• _The task_: Write out the whole listing exactly as it stands.

-.-.-

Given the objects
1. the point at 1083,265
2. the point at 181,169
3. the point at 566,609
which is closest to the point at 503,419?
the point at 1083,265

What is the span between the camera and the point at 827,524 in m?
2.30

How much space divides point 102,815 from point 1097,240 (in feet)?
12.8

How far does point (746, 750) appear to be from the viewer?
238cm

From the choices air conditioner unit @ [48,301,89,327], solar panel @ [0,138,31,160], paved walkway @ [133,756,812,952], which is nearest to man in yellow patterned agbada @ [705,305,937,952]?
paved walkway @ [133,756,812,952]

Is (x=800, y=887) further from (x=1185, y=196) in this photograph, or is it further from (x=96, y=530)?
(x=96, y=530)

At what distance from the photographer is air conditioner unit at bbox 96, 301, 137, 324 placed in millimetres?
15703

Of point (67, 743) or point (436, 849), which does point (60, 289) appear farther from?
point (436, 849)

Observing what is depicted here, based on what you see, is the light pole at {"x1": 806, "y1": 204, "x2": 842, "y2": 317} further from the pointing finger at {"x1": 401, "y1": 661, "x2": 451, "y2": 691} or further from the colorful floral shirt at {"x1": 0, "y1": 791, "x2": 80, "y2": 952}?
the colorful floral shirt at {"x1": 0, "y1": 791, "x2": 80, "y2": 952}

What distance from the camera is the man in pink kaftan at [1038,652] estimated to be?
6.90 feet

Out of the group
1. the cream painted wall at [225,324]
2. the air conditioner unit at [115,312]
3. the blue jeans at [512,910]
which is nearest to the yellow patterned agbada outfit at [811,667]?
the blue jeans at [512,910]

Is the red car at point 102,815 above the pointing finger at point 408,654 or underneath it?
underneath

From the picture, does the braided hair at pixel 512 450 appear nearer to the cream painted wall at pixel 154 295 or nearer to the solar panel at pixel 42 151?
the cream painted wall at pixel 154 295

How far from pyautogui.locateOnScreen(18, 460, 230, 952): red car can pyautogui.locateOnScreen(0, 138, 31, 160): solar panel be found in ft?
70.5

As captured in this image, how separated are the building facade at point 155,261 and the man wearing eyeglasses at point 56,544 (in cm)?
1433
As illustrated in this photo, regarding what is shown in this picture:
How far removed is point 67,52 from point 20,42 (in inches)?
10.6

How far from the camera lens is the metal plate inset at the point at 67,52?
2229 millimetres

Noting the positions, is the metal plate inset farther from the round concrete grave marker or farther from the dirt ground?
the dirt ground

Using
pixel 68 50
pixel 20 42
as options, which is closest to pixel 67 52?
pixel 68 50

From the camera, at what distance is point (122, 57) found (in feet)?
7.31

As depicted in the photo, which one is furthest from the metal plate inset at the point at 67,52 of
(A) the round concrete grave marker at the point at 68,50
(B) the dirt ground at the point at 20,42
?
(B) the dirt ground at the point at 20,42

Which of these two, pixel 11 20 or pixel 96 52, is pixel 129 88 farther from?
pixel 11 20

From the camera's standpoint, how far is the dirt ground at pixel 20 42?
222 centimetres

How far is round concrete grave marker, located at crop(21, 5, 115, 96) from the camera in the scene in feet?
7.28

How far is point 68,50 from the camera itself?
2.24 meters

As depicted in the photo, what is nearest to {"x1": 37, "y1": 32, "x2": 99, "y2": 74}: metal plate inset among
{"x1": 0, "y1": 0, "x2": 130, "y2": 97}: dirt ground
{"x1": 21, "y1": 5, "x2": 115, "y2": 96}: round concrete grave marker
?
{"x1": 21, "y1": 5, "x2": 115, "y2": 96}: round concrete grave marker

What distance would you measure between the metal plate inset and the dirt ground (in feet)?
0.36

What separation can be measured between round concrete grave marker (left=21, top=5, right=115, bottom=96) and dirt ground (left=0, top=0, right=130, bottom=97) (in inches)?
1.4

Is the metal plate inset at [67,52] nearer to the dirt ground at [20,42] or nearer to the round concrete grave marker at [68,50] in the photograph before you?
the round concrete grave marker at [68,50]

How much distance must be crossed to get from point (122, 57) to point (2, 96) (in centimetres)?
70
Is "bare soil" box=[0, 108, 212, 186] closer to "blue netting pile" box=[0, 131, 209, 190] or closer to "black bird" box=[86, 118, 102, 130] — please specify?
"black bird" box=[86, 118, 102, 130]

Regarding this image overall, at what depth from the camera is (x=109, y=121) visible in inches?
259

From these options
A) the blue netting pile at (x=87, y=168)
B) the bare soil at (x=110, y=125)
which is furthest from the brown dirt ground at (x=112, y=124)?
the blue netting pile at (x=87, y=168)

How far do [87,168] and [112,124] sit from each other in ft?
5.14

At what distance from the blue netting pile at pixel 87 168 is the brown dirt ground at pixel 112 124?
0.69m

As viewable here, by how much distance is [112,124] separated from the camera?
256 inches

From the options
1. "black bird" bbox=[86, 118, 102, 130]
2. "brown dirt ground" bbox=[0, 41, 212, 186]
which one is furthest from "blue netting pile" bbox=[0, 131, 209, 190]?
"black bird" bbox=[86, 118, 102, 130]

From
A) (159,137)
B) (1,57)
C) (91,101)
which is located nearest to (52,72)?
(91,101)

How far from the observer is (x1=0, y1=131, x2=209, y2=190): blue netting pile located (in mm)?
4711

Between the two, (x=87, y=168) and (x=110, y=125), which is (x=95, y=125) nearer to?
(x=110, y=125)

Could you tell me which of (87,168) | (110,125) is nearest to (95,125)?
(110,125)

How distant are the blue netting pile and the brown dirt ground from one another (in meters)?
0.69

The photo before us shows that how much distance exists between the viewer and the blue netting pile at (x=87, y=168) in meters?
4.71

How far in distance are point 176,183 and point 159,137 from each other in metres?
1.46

-.-.-

• _Output_:
Given the objects
1. the point at 1083,265
2. the point at 181,169
3. the point at 566,609
which is closest to the point at 503,419?
the point at 1083,265

What is the span between the camera and the point at 827,524 in m?
2.30

How much space divides point 102,815 from point 1097,240 (in feet)?
12.8

How far does point (746, 750) appear to be from the viewer?
238cm

From the choices air conditioner unit @ [48,301,89,327], solar panel @ [0,138,31,160], paved walkway @ [133,756,812,952], which is nearest to man in yellow patterned agbada @ [705,305,937,952]?
paved walkway @ [133,756,812,952]

Is (x=800, y=887) further from (x=1185, y=196) in this photograph, or is it further from (x=96, y=530)?
(x=96, y=530)

At what distance from the photographer is air conditioner unit at bbox 96, 301, 137, 324 placed in millimetres?
15703

Of point (67, 743) or point (436, 849), which does point (60, 289) appear farther from?
point (436, 849)

Observing what is depicted here, based on what you see, is the light pole at {"x1": 806, "y1": 204, "x2": 842, "y2": 317} further from the pointing finger at {"x1": 401, "y1": 661, "x2": 451, "y2": 691} or further from the colorful floral shirt at {"x1": 0, "y1": 791, "x2": 80, "y2": 952}?
the colorful floral shirt at {"x1": 0, "y1": 791, "x2": 80, "y2": 952}

What distance from the camera is the man in pink kaftan at [1038,652] estimated to be?
6.90 feet

Out of the group
1. the cream painted wall at [225,324]
2. the air conditioner unit at [115,312]
3. the blue jeans at [512,910]
which is nearest to the yellow patterned agbada outfit at [811,667]?
the blue jeans at [512,910]

Is the red car at point 102,815 above the pointing finger at point 408,654 or underneath it?
underneath

From the picture, does the braided hair at pixel 512 450 appear nearer to the cream painted wall at pixel 154 295 or nearer to the solar panel at pixel 42 151?
the cream painted wall at pixel 154 295

How far from pyautogui.locateOnScreen(18, 460, 230, 952): red car can pyautogui.locateOnScreen(0, 138, 31, 160): solar panel be found in ft?
70.5

As captured in this image, how separated are the building facade at point 155,261 and the man wearing eyeglasses at point 56,544 (in cm)?
1433
As illustrated in this photo, regarding what is shown in this picture:
How far removed is point 67,52 from point 20,42 (in inches)?
10.6

How far from the camera lens is the metal plate inset at the point at 67,52?
2229 millimetres

Noting the positions, is the metal plate inset farther from the round concrete grave marker or farther from the dirt ground?
the dirt ground

Using
pixel 68 50
pixel 20 42
as options, which is closest to pixel 67 52?
pixel 68 50

From the camera, at what distance is point (122, 57) found (in feet)?
7.31

As depicted in the photo, which one is furthest from the metal plate inset at the point at 67,52 of
(A) the round concrete grave marker at the point at 68,50
(B) the dirt ground at the point at 20,42
?
(B) the dirt ground at the point at 20,42

Which of these two, pixel 11 20 or pixel 96 52, is pixel 129 88 farther from?
pixel 11 20

From the camera's standpoint, how far is the dirt ground at pixel 20 42?
222 centimetres

How far is round concrete grave marker, located at crop(21, 5, 115, 96) from the camera in the scene in feet?
7.28

How far is point 68,50 from the camera itself?
2.24 meters

As depicted in the photo, what is nearest to {"x1": 37, "y1": 32, "x2": 99, "y2": 74}: metal plate inset among
{"x1": 0, "y1": 0, "x2": 130, "y2": 97}: dirt ground
{"x1": 21, "y1": 5, "x2": 115, "y2": 96}: round concrete grave marker
?
{"x1": 21, "y1": 5, "x2": 115, "y2": 96}: round concrete grave marker

What distance would you measure between the metal plate inset and the dirt ground (in feet)?
0.36

What separation can be measured between round concrete grave marker (left=21, top=5, right=115, bottom=96) and dirt ground (left=0, top=0, right=130, bottom=97) (in inches)?
1.4

Is the metal plate inset at [67,52] nearer to the dirt ground at [20,42] or nearer to the round concrete grave marker at [68,50] in the photograph before you?
the round concrete grave marker at [68,50]

How much distance must be crossed to get from point (122, 57) to point (2, 96) (in centimetres)?
70
Is "bare soil" box=[0, 108, 212, 186] closer to "blue netting pile" box=[0, 131, 209, 190] or closer to "black bird" box=[86, 118, 102, 130] — please specify?
"black bird" box=[86, 118, 102, 130]

Regarding this image overall, at what depth from the camera is (x=109, y=121) visible in inches?
259

From these options
A) the blue netting pile at (x=87, y=168)
B) the bare soil at (x=110, y=125)
which is furthest from the brown dirt ground at (x=112, y=124)?
the blue netting pile at (x=87, y=168)

How far do [87,168] and [112,124] sit from each other in ft?
5.14

At what distance from the blue netting pile at pixel 87 168 is the brown dirt ground at pixel 112 124?
0.69m

As viewable here, by how much distance is [112,124] separated from the camera?
256 inches

From the options
1. "black bird" bbox=[86, 118, 102, 130]
2. "brown dirt ground" bbox=[0, 41, 212, 186]
which one is furthest from "blue netting pile" bbox=[0, 131, 209, 190]?
"black bird" bbox=[86, 118, 102, 130]

From
A) (159,137)
B) (1,57)
C) (91,101)
which is located nearest to (52,72)?
(91,101)

How far from the observer is (x1=0, y1=131, x2=209, y2=190): blue netting pile located (in mm)?
4711

Between the two, (x=87, y=168) and (x=110, y=125), which is (x=95, y=125) nearer to?
(x=110, y=125)

Could you tell me which of (87,168) | (110,125) is nearest to (95,125)?
(110,125)

How distant are the blue netting pile and the brown dirt ground from one another (in meters)?
0.69

The photo before us shows that how much distance exists between the viewer and the blue netting pile at (x=87, y=168) in meters?
4.71

How far in distance are point 176,183 and point 159,137 from each other in metres?
1.46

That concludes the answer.